Lenette acomodó el collar de perlas.

—Y gracias a Dios vinimos bien acompañados.

Los cuatro rieron.

En ese instante, toda la música del salón disminuyó.

Las conversaciones comenzaron a apagarse una tras otra.

Cientos de invitados dirigieron la mirada hacia la entrada principal.

Blake también volteó.

Primero vio al equipo de seguridad.

Después, al comité organizador formando dos filas.

Y finalmente apareció una mujer con un vestido largo color marfil, un discreto collar de diamantes y el cabello cuidadosamente recogido.

Avanzaba con una tranquilidad que imponía más respeto que cualquier discurso.

Blake frunció el ceño.

—No…

Sloane parpadeó varias veces.

—¿Arden?

Lenette sintió que el rostro se le quedó sin color.

—Eso… eso es imposible.

Arden caminó sin mirar a ninguno de ellos.

El director del evento llegó hasta ella con una ligera inclinación de cabeza.

—Señora Fairchild, es un honor recibirla.

Ella respondió con una sonrisa serena.

—Gracias por esperarme.

Un reportero preguntó en voz alta:

—¿Es cierto que usted fundó Fairchild Capital con apenas veintisiete años?

—Sí.

—¿Y que actualmente controla inversiones valoradas en miles de millones de dólares?

Arden respondió sin detener el paso.

—Los números nunca me han impresionado tanto como las personas.

Los flashes iluminaron el salón.

Todos querían fotografiar a la misteriosa presidenta cuya identidad había permanecido oculta durante años.

Blake permanecía inmóvil.

Su respiración comenzó a acelerarse.

—No puede ser…

Corinne abrió rápidamente el buscador de su teléfono.

Tecleó: Arden Fairchild.

La pantalla mostró inmediatamente una antigua noticia financiera.

Fundadora de Fairchild Capital. Principal accionista de decenas de proyectos inmobiliarios, hospitales y fondos de inversión.

Corinne sintió que el teléfono casi se le escapaba de las manos.

—Mamá…

Lenette tomó el celular.

Su expresión pasó de incredulidad a auténtico pánico.

Entonces apareció otro artículo.

Fairchild Holdings adquiere discretamente la mayoría accionaria de Winslow Developments hace siete años mediante un fideicomiso privado.

Blake sintió que el suelo desaparecía bajo sus pies.

—Eso… eso significa…

Antes de que pudiera terminar la frase, el maestro de ceremonias tomó el micrófono.

—Esta noche agradecemos la presencia de una mujer cuya visión ha transformado comunidades enteras.
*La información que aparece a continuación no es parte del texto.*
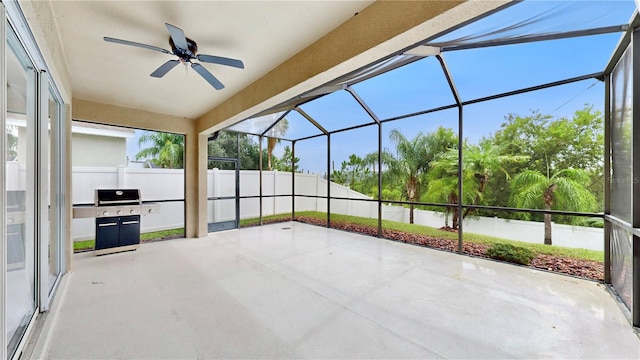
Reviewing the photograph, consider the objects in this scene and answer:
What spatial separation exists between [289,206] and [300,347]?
624 cm

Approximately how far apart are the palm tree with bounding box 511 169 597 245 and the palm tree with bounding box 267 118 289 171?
209 inches

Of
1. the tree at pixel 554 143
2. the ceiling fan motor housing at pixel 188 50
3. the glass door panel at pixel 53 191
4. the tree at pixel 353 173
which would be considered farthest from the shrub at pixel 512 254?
the glass door panel at pixel 53 191

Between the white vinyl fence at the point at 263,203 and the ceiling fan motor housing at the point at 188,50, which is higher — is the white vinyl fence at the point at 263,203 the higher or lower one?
the lower one

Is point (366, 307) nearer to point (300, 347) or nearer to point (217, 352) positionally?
point (300, 347)

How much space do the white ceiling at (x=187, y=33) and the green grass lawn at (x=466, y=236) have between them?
179 inches

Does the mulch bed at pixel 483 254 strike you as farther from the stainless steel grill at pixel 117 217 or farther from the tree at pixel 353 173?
the stainless steel grill at pixel 117 217

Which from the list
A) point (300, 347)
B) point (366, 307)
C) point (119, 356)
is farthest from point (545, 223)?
point (119, 356)

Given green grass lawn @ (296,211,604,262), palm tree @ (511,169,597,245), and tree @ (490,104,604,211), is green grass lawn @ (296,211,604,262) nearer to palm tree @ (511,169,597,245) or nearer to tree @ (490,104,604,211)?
palm tree @ (511,169,597,245)

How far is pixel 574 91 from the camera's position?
3674mm

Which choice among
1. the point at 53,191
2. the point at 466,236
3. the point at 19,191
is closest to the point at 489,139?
the point at 466,236

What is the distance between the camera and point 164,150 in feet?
21.1

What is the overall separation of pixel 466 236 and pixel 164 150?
7.60 m

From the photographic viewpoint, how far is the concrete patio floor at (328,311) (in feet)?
6.17

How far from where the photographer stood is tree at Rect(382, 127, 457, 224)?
19.0 ft
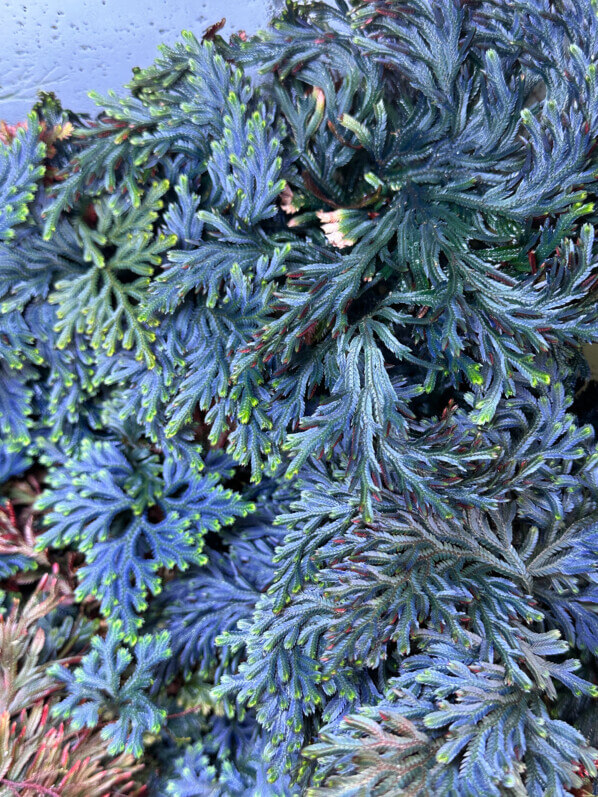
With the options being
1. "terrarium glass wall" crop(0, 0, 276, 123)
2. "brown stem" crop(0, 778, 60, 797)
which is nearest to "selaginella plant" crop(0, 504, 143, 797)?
"brown stem" crop(0, 778, 60, 797)

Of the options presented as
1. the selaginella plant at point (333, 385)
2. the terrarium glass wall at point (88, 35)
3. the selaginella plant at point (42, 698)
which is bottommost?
the selaginella plant at point (42, 698)

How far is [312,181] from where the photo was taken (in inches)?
45.1

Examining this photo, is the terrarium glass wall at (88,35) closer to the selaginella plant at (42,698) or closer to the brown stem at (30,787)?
the selaginella plant at (42,698)

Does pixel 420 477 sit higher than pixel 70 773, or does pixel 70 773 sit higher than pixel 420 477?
pixel 420 477

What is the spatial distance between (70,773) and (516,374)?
3.61ft

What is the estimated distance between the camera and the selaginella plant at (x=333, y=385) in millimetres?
988

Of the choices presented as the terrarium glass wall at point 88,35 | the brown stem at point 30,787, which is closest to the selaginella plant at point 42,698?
the brown stem at point 30,787

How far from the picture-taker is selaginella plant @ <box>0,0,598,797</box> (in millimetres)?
988

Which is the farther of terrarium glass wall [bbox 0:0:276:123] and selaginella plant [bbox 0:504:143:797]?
terrarium glass wall [bbox 0:0:276:123]

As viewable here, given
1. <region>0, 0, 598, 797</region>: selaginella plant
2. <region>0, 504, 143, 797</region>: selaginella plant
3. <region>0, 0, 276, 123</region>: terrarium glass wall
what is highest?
<region>0, 0, 276, 123</region>: terrarium glass wall

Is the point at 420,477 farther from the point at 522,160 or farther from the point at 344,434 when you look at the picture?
the point at 522,160

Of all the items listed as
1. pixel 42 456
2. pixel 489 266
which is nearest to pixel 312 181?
pixel 489 266

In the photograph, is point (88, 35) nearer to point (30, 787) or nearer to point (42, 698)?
point (42, 698)

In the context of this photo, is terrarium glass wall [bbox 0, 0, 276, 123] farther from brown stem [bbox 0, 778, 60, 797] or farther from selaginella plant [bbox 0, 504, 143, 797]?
brown stem [bbox 0, 778, 60, 797]
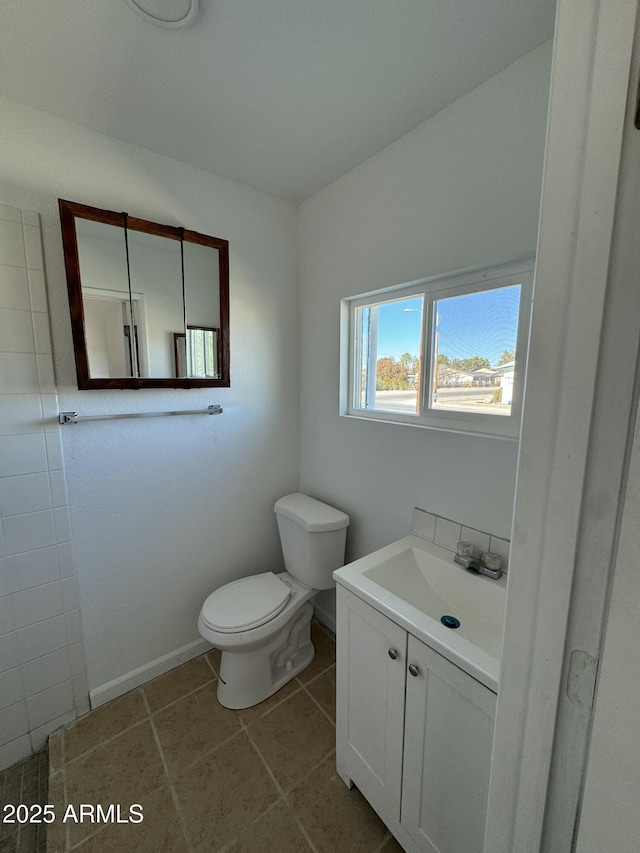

La propietaria de Fairchild Capital… y principal inversionista de este evento…

Hizo una pausa.

—La señora Arden Fairchild Winslow.

Todo el salón estalló en aplausos.

Arden subió al escenario.

Solo entonces dirigió la mirada hacia la mesa donde estaban Blake, Sloane, Lenette y Corinne.

No había rabia.

Solo una calma que resultaba mucho más intimidante.

Blake intentó sonreír.

Ella simplemente sostuvo su mirada durante unos segundos… y después continuó caminando hacia el atril como si él fuera un completo desconocido.

El verdadero espectáculo apenas estaba por comenzar.